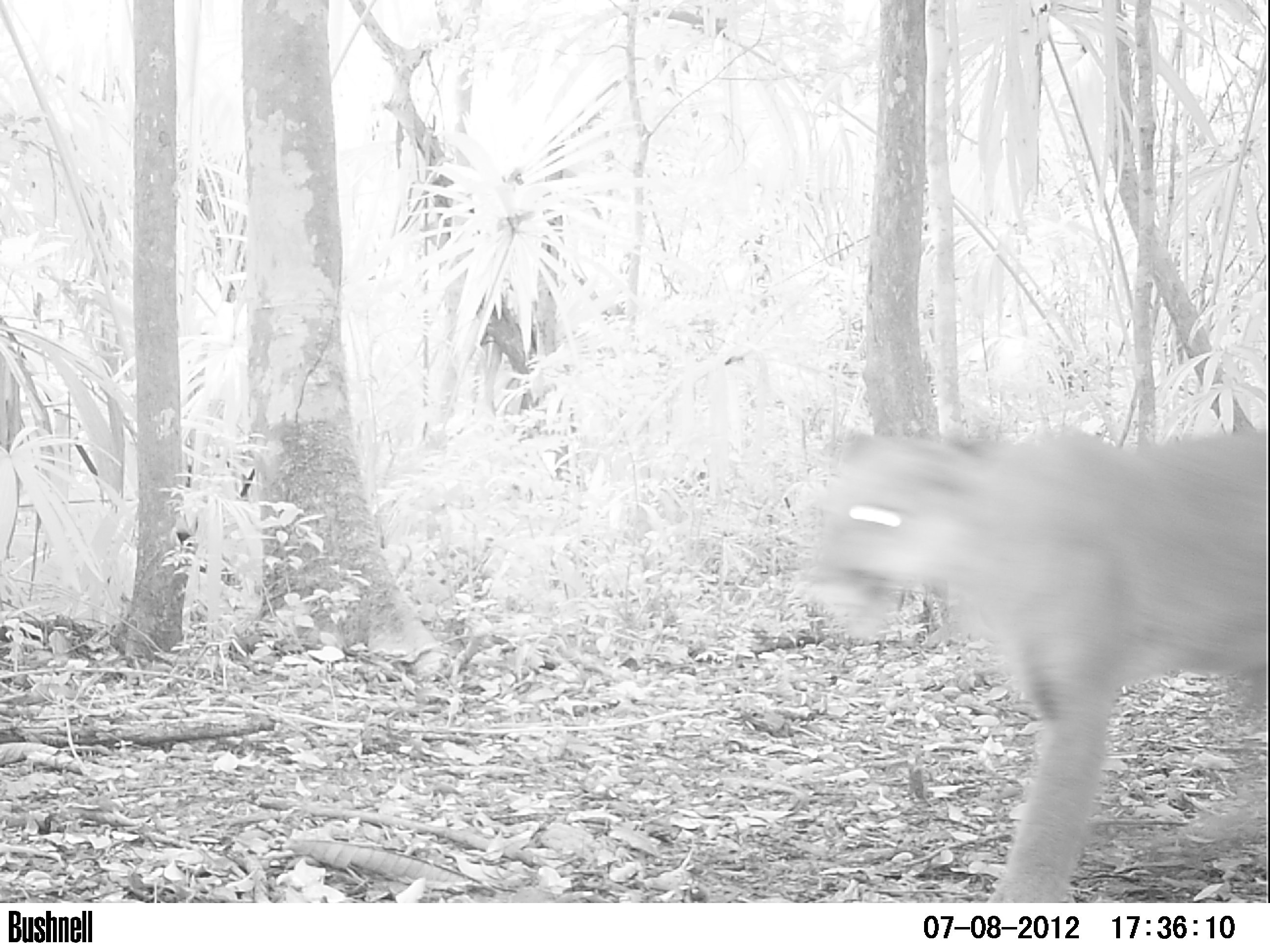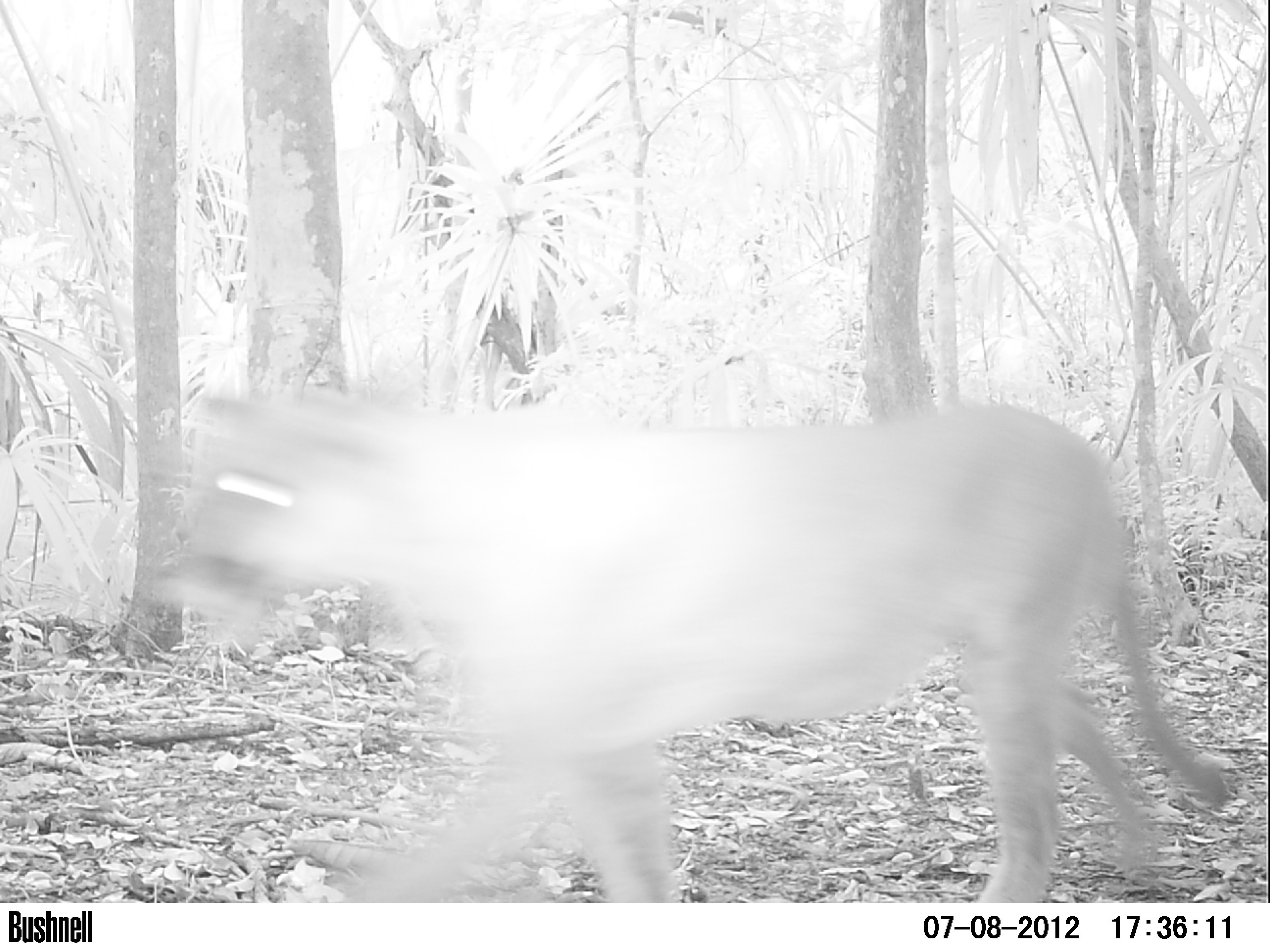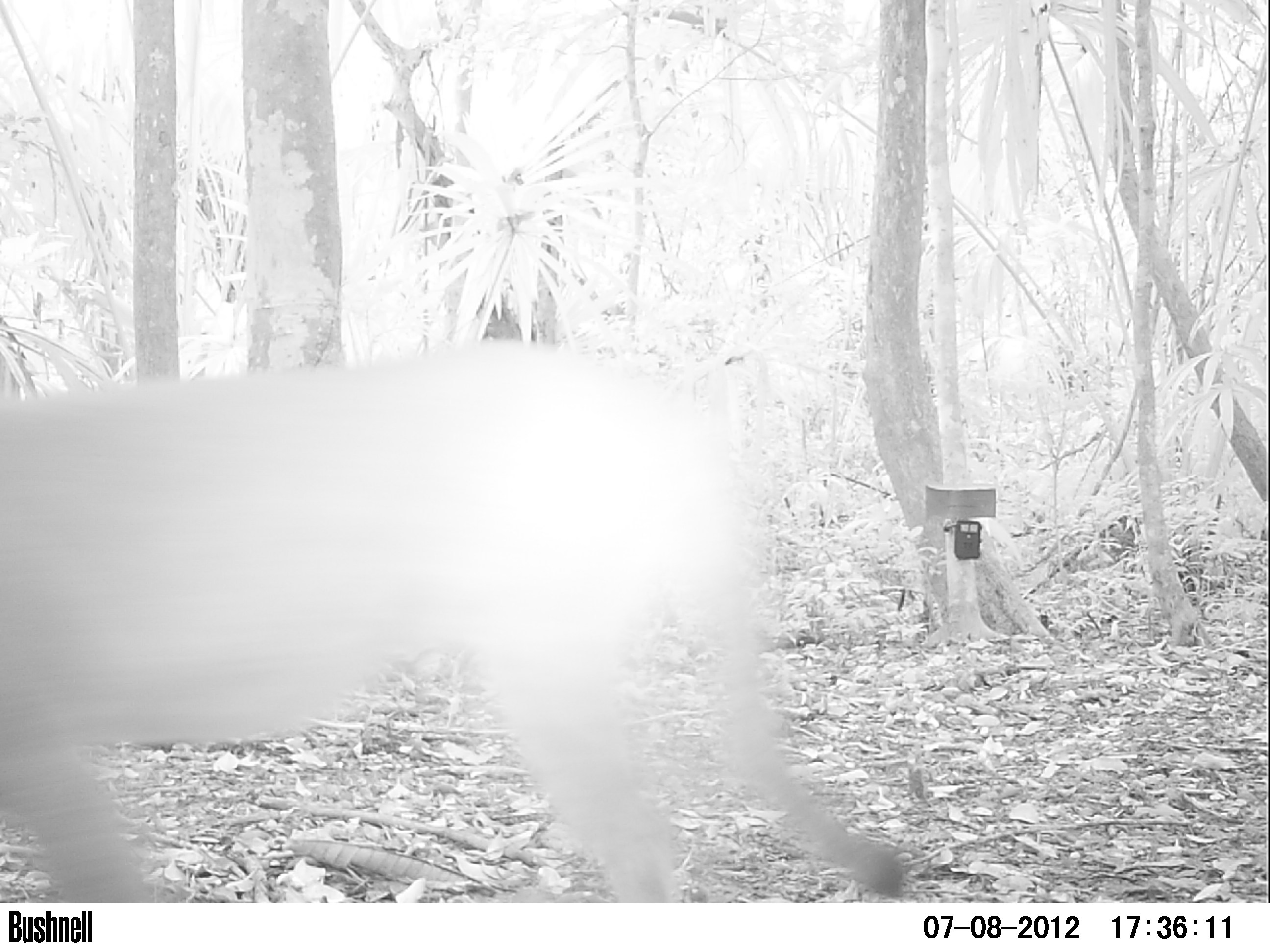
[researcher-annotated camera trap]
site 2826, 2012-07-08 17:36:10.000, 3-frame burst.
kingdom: Animalia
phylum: Chordata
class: Mammalia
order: Carnivora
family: Felidae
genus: Puma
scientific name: Puma concolor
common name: mountain lion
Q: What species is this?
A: Puma concolor (mountain lion).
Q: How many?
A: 1.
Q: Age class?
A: Adult.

Exercise details
Give back the records exactly, minus any pictures.

Solution
[researcher-annotated camera trap]
site 2826, 2012-07-08 17:36:10.000, 3-frame burst.
kingdom: Animalia
phylum: Chordata
class: Mammalia
order: Carnivora
family: Felidae
genus: Puma
scientific name: Puma concolor
common name: mountain lion
Q: What species is this?
A: Puma concolor (mountain lion).
Q: How many?
A: 1.
Q: Age class?
A: Adult.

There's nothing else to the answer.